• SET EXERCISE
Please convert the items below into a JSON list of strings with one string per line, leaving out blank lines.

• MATERIALS PROVIDED
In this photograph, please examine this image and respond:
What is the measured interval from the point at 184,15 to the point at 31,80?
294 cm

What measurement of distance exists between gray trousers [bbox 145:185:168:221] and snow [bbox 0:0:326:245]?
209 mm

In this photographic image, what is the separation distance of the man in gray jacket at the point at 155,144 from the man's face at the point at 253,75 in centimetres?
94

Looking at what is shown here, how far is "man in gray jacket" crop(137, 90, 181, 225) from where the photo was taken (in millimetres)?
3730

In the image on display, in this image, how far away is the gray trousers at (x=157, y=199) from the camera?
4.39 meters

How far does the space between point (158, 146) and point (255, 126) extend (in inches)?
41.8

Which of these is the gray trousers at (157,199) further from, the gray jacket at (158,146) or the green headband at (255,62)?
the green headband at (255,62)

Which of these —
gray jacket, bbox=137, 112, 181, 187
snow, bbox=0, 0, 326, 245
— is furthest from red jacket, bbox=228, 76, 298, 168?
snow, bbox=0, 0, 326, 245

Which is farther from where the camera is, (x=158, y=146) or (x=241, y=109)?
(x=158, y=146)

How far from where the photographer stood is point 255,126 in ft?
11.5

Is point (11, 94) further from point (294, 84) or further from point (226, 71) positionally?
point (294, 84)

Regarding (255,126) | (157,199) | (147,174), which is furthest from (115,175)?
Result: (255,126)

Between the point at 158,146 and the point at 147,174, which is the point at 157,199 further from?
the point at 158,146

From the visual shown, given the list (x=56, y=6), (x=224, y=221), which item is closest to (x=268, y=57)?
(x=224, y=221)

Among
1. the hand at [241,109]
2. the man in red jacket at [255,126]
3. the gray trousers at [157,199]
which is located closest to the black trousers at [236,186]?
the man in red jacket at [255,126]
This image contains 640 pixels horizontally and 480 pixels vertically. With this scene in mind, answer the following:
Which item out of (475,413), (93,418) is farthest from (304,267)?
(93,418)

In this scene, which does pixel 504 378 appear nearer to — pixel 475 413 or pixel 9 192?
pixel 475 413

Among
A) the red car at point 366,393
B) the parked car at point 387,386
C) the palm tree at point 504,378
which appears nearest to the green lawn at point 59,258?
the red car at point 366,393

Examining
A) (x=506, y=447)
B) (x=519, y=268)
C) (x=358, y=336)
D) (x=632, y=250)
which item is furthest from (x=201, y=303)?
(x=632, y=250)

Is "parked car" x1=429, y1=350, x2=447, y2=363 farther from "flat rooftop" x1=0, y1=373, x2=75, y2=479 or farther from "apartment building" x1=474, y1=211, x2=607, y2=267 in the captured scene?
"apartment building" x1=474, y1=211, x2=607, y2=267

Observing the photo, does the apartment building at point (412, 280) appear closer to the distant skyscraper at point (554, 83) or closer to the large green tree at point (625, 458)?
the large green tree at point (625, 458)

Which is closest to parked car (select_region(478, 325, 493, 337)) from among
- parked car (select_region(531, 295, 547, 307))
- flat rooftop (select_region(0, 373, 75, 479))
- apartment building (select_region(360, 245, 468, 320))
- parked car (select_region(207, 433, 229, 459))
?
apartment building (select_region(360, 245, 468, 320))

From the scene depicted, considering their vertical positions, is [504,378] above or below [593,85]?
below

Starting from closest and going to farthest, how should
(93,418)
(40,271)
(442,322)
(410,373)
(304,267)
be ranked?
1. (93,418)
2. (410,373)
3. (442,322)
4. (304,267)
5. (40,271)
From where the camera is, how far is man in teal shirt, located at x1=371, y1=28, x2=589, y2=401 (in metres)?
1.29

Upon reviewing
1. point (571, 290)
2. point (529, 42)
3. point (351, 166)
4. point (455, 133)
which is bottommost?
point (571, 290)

• RESULT BELOW
[
  "In this photograph, please examine this image and respond:",
  "What is the measured interval from the point at 184,15 to the point at 31,80?",
  "294 cm",
  "What measurement of distance exists between gray trousers [bbox 145:185:168:221] and snow [bbox 0:0:326:245]?",
  "209 mm",
  "In this photographic image, what is the separation distance of the man in gray jacket at the point at 155,144 from the man's face at the point at 253,75 in centimetres?",
  "94",
  "Looking at what is shown here, how far is \"man in gray jacket\" crop(137, 90, 181, 225) from where the photo was taken (in millimetres)?",
  "3730",
  "In the image on display, in this image, how far away is the gray trousers at (x=157, y=199) from the camera?",
  "4.39 meters",
  "How far does the space between point (158, 146) and point (255, 126) extend (in inches)?",
  "41.8",
  "Which of these is the gray trousers at (157,199) further from, the gray jacket at (158,146) or the green headband at (255,62)?",
  "the green headband at (255,62)",
  "Which of these —",
  "gray jacket, bbox=137, 112, 181, 187",
  "snow, bbox=0, 0, 326, 245",
  "— is furthest from red jacket, bbox=228, 76, 298, 168?",
  "snow, bbox=0, 0, 326, 245",
  "Which is farther from where the camera is, (x=158, y=146) or (x=241, y=109)?",
  "(x=158, y=146)",
  "How far from where the photographer stood is point 255,126 in ft?",
  "11.5",
  "Is point (11, 94) further from point (294, 84) or further from point (226, 71) positionally?",
  "point (294, 84)",
  "Regarding (255,126) | (157,199) | (147,174), which is furthest from (115,175)?",
  "Result: (255,126)",
  "Between the point at 158,146 and the point at 147,174, which is the point at 157,199 further from?",
  "the point at 158,146",
  "From the visual shown, given the list (x=56, y=6), (x=224, y=221), which item is closest to (x=268, y=57)?",
  "(x=224, y=221)",
  "Among",
  "1. the hand at [241,109]",
  "2. the man in red jacket at [255,126]",
  "3. the gray trousers at [157,199]",
  "which is located closest to the black trousers at [236,186]?",
  "the man in red jacket at [255,126]",
  "This image contains 640 pixels horizontally and 480 pixels vertically. With this scene in mind, answer the following:",
  "Which item out of (475,413), (93,418) is farthest from (304,267)?",
  "(93,418)",
  "In this scene, which does pixel 504 378 appear nearer to — pixel 475 413 or pixel 9 192?",
  "pixel 475 413",
  "Among",
  "A) the red car at point 366,393",
  "B) the parked car at point 387,386",
  "C) the palm tree at point 504,378",
  "which appears nearest to the green lawn at point 59,258?",
  "the red car at point 366,393",
  "Examining",
  "A) (x=506, y=447)",
  "B) (x=519, y=268)",
  "C) (x=358, y=336)",
  "D) (x=632, y=250)",
  "which item is furthest from (x=201, y=303)?",
  "(x=632, y=250)",
  "Is \"parked car\" x1=429, y1=350, x2=447, y2=363 farther from \"flat rooftop\" x1=0, y1=373, x2=75, y2=479 or farther from \"apartment building\" x1=474, y1=211, x2=607, y2=267 in the captured scene?",
  "\"apartment building\" x1=474, y1=211, x2=607, y2=267",
  "Observing the photo, does the apartment building at point (412, 280) appear closer to the distant skyscraper at point (554, 83) or closer to the large green tree at point (625, 458)?",
  "the large green tree at point (625, 458)",
  "Which is closest to parked car (select_region(478, 325, 493, 337)) from among",
  "- parked car (select_region(531, 295, 547, 307))",
  "- flat rooftop (select_region(0, 373, 75, 479))",
  "- apartment building (select_region(360, 245, 468, 320))",
  "- parked car (select_region(207, 433, 229, 459))",
  "?",
  "apartment building (select_region(360, 245, 468, 320))",
  "From the scene depicted, considering their vertical positions, is [504,378] above or below [593,85]?",
  "below",
  "Starting from closest and going to farthest, how should",
  "(93,418)",
  "(40,271)",
  "(442,322)",
  "(410,373)",
  "(304,267)",
  "be ranked?",
  "1. (93,418)",
  "2. (410,373)",
  "3. (442,322)",
  "4. (304,267)",
  "5. (40,271)",
  "From where the camera is, how far is man in teal shirt, located at x1=371, y1=28, x2=589, y2=401 (in metres)?",
  "1.29",
  "Upon reviewing",
  "1. point (571, 290)",
  "2. point (529, 42)",
  "3. point (351, 166)",
  "4. point (455, 133)",
  "which is bottommost?",
  "point (571, 290)"
]